Over 40 balloons carrying trash flew across the border from the North and fell in northern Gyeonggi Province overnight, South Korea's Joint Chiefs of Staff announced Friday.
The JCS detected at least 200 balloons flying from North Korea from 5 p.m. Thursday until 5 a.m. Friday, and one-fifth of them dropped in South Korea. Residents of Seoul received an alert at around 5:50 p.m. Thursday that a North Korean balloon had entered South Korea's territorial airspace.
The balloons mostly carried paper trash. No safety hazard had been detected so far, according to the JCS on Friday morning.
The JCS said in a statement that the North Korea regime "would be met with the consequences it deserves" if it repeats such behaviors, adding that South Korea's military would take all necessary actions.
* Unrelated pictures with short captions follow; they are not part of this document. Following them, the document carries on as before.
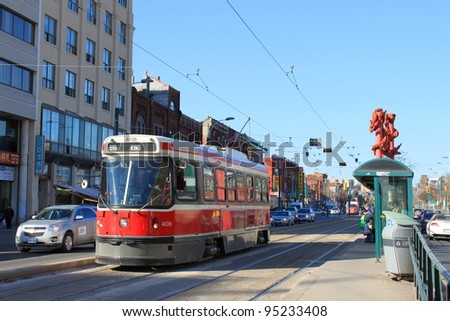 TORONTO, ON, February 9: Spadina street in Chinatown showing city transportation streetcar. The TTC operates the third most heavily used urban mass transit system - stock photo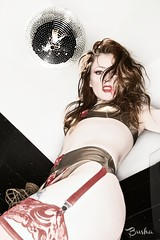 When they kick at your front door How you gonna come? With your hands on your head Or on the trigger of your gun? (Busha_b) Tags: portrait stockings bathroom model makeup lingerie latex smear suspenders stark trashy glitterball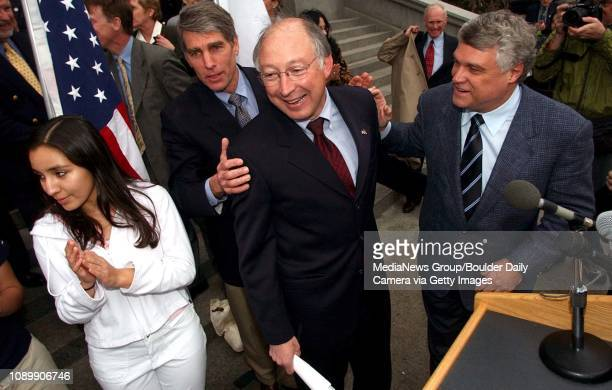 State Attorney General Ken Salazar gets pats on the back from Congressman Mark Udall and Rutt Bridges while his daughter Andrea Salazar claps after...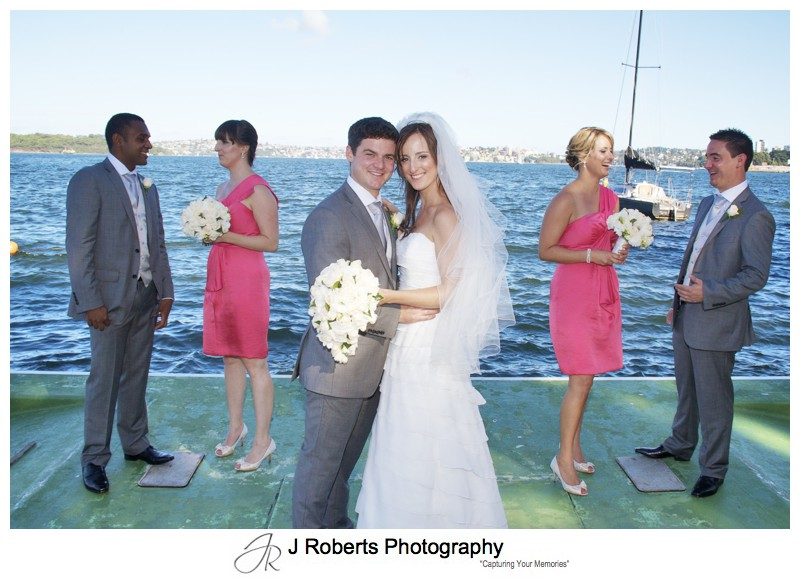 Bridal party on the pontoon at RSYS - wedding photography sydney
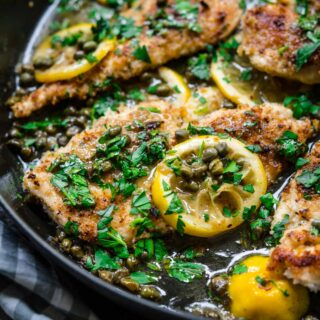 Close up of Chicken Piccata in pan with lemon and parsley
North Korea resumed the sending of its trash balloons after 22 days.
South Korea's military on Thursday resumed loudspeaker broadcasts directed at North Korea in response to North Korea's launch of trash-carrying balloons, from 6 p.m. Thursday until 5 a.m. Friday. It was the first loudspeaker broadcast in 39 days.
The Gyeonggi Bukbu Provincial Police Agency announced it had received 66 emergency calls related to the trash balloons, and no damages had been reported as of 5 a.m.
Before Thursday's incident, North Korea was estimated to have launched over 2,000 trash-carrying balloons since late May. The balloons came in response to propaganda leaflets criticizing the North's Kim Jong-un regime previously being floated across the border.